The typical enterprise today runs multiple types of database management systems (DBMSs), such as Oracle and SQL Server, which weren't designed to play well together.
Combine those issues with the fact that -- as a result of the proliferation of data-retention regulations like The Sarbanes-Oxley Act -- enterprises today are seeing an unprecedented rise in the amount of data they store, and you've got one heck of a data integration challenge on your hands.
"Data integration is getting harder all the time, and we believe [one of the causes] of that is that data volumes are continuing to grow," Yuhanna said. "[But] you really need data integration because it represents value to the business, to the consumers and to the partners. They want quality data to be able to make better business decisions."
I like this definition of data virtualization - 'Aggregate data from disparate sources to create a logical, single virtual view of information for use by front end solutions such as applications, dashboards, portals, etc.'
Why the push for data virtualization?
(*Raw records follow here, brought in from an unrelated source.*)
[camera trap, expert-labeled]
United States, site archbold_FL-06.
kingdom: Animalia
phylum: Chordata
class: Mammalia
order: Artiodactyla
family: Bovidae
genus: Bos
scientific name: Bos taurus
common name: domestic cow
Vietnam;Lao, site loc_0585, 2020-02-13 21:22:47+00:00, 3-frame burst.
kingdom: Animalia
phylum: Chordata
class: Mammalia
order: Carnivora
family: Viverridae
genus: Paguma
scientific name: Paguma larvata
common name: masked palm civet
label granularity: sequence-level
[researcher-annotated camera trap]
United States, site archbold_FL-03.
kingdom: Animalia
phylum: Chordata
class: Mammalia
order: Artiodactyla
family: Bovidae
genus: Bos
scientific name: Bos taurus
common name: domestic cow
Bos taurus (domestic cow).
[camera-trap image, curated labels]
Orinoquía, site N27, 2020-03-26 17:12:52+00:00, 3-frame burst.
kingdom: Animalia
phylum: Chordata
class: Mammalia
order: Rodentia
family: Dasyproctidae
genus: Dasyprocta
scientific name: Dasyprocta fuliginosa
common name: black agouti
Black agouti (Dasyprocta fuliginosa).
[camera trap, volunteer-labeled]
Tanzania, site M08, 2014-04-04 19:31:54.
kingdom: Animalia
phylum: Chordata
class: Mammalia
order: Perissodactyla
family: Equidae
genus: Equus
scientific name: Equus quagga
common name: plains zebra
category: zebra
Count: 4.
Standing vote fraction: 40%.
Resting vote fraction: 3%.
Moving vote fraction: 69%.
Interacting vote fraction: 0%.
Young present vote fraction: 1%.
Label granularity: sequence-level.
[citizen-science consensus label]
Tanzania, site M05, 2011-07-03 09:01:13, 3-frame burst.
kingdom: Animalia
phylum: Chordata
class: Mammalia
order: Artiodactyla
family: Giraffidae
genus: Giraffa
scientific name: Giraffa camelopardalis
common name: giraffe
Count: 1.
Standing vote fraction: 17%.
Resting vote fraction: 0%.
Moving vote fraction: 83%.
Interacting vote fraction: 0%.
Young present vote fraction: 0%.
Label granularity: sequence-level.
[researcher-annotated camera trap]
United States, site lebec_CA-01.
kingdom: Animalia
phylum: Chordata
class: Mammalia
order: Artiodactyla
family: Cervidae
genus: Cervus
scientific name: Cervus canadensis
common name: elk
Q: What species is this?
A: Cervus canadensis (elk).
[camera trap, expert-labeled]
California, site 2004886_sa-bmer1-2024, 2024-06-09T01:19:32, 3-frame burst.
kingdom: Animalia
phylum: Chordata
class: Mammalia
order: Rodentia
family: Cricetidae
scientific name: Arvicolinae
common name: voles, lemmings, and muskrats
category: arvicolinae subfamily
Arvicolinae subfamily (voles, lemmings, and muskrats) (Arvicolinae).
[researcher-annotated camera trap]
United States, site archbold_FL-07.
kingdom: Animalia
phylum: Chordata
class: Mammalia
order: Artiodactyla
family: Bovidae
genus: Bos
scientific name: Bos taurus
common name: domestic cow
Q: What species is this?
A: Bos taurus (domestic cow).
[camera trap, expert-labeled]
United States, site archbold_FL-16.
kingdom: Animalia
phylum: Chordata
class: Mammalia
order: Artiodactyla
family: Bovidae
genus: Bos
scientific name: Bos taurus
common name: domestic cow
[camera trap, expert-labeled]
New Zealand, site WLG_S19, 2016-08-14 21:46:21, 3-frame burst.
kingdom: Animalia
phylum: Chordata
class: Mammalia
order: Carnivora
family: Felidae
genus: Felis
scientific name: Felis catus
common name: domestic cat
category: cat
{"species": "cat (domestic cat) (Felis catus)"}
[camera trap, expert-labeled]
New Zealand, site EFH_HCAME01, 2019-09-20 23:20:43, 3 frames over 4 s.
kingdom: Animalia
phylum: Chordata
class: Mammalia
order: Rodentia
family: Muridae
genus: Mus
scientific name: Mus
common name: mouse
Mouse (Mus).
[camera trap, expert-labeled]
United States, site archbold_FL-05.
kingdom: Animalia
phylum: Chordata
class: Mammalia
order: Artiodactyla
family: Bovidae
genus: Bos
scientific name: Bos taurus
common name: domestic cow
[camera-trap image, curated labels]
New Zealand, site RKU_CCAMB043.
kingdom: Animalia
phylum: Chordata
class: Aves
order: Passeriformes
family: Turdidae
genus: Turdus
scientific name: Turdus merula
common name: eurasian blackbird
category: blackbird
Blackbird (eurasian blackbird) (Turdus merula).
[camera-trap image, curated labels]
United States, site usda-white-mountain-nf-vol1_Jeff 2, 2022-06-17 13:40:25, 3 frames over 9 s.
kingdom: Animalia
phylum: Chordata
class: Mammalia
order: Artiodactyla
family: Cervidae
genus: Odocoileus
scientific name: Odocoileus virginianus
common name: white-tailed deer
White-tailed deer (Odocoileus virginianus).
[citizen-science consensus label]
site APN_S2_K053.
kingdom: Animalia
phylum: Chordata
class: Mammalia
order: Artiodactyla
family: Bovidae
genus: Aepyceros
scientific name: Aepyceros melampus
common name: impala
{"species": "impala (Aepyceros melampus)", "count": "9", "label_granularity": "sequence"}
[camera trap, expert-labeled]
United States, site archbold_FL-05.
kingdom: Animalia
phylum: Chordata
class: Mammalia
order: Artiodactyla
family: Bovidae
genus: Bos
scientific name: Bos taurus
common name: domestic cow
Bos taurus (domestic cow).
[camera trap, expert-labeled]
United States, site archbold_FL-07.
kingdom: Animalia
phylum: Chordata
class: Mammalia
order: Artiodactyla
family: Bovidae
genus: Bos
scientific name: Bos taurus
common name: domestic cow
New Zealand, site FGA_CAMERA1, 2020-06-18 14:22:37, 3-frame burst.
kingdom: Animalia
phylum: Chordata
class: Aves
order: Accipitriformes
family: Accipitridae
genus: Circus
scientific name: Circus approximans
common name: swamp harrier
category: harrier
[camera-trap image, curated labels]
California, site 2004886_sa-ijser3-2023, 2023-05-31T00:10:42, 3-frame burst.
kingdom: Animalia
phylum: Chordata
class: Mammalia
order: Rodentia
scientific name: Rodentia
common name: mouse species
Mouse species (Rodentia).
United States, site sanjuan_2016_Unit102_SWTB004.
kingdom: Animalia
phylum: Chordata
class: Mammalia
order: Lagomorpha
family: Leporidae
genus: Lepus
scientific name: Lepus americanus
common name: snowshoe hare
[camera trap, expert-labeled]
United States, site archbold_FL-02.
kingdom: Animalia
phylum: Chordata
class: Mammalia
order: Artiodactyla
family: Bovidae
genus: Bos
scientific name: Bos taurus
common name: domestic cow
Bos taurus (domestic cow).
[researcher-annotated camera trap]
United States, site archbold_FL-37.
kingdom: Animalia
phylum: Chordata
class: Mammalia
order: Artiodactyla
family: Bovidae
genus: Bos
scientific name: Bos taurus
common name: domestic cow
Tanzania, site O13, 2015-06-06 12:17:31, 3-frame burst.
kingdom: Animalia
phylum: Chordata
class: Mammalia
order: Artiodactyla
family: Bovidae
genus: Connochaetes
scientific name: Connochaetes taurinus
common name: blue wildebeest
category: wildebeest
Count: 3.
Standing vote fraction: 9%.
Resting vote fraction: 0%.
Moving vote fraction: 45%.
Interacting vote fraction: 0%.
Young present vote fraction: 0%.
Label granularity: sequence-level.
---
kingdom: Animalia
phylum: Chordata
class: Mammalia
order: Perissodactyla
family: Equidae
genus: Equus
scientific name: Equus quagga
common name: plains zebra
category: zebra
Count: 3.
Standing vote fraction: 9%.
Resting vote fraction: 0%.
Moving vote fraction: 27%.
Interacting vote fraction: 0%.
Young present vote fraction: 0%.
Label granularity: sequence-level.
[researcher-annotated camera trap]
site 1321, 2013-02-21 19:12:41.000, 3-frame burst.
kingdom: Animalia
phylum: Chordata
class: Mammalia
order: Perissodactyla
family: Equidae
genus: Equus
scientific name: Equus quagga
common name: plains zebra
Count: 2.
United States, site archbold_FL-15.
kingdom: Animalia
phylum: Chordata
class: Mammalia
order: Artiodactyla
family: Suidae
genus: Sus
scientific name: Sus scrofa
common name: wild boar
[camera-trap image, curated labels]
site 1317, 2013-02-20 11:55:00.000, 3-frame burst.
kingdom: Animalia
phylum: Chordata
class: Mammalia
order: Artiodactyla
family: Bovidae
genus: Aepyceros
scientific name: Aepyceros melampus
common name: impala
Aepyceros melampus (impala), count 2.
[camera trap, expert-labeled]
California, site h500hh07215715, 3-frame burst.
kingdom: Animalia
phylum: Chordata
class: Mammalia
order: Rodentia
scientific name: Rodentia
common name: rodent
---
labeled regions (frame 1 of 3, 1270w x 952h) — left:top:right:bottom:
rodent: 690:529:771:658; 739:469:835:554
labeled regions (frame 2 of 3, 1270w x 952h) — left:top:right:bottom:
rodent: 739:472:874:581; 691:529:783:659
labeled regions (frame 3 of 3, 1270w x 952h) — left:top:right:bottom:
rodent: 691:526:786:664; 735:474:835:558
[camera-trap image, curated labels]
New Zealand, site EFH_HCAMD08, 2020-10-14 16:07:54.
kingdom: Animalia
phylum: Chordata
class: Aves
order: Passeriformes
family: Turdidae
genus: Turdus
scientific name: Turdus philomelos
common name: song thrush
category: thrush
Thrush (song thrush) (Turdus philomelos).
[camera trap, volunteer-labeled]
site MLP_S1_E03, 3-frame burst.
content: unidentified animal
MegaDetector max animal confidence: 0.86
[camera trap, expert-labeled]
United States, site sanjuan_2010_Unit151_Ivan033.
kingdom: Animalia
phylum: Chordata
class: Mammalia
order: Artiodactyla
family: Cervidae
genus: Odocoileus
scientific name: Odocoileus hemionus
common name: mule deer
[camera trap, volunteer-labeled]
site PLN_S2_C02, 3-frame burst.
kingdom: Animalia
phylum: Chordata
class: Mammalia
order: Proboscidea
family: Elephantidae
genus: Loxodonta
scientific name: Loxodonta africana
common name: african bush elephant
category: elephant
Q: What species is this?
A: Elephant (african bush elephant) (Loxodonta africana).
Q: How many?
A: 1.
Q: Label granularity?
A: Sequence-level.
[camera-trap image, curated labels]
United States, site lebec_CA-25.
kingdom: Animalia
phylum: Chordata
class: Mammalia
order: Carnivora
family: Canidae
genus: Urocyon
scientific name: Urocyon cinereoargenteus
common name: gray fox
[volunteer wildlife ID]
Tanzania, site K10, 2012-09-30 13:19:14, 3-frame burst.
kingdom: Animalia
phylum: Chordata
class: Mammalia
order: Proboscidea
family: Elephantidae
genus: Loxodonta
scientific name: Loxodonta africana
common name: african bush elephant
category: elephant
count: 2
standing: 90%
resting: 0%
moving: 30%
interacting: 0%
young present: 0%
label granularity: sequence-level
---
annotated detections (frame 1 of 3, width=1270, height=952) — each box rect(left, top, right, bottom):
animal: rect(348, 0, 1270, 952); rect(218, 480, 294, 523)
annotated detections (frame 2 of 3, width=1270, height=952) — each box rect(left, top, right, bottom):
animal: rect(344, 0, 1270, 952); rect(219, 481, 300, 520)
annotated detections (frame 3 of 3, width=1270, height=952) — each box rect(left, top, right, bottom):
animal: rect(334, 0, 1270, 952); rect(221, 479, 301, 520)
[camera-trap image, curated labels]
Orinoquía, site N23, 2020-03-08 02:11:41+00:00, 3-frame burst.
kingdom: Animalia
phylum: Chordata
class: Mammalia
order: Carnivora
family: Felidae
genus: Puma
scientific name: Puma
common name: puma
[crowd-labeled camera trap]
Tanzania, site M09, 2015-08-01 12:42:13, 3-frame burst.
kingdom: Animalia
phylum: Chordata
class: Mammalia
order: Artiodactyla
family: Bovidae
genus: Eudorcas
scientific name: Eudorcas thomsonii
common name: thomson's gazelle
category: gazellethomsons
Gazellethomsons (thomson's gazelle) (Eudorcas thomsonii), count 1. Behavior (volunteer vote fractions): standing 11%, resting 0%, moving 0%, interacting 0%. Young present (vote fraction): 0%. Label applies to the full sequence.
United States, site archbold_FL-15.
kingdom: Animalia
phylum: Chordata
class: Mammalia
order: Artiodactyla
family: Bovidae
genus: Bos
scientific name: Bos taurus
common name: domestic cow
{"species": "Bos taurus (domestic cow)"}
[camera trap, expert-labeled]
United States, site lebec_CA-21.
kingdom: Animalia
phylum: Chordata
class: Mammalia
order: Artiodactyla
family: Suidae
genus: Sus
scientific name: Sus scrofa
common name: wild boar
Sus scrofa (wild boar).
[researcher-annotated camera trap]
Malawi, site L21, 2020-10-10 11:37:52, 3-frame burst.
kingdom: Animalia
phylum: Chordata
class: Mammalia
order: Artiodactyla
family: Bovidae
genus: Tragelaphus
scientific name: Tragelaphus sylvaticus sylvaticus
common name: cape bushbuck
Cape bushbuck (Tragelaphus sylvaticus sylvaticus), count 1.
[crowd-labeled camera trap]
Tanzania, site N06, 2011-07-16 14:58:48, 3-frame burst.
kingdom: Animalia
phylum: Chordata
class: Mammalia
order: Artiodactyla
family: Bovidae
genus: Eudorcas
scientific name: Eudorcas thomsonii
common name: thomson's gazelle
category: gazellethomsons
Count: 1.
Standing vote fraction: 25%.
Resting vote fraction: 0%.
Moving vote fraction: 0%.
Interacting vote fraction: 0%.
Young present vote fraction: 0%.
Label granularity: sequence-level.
Forrester says that business users want fast, real-time and reliable information to make business decisions; while IT wants to lower costs, minimize complexity and improve operational efficiency.
Potential Benefits include:
- Increase revenues through improved product/service offerings, improved customer support, faster market response, etc.
- Decrease costs through fewer physical repositories; lower hardware, software and facilities costs; reliable operation; and greater collaboration.
- Reduce risk through access to more complete, fresher data delivered through a web user interface in real-time.
Has your company addressed these issues?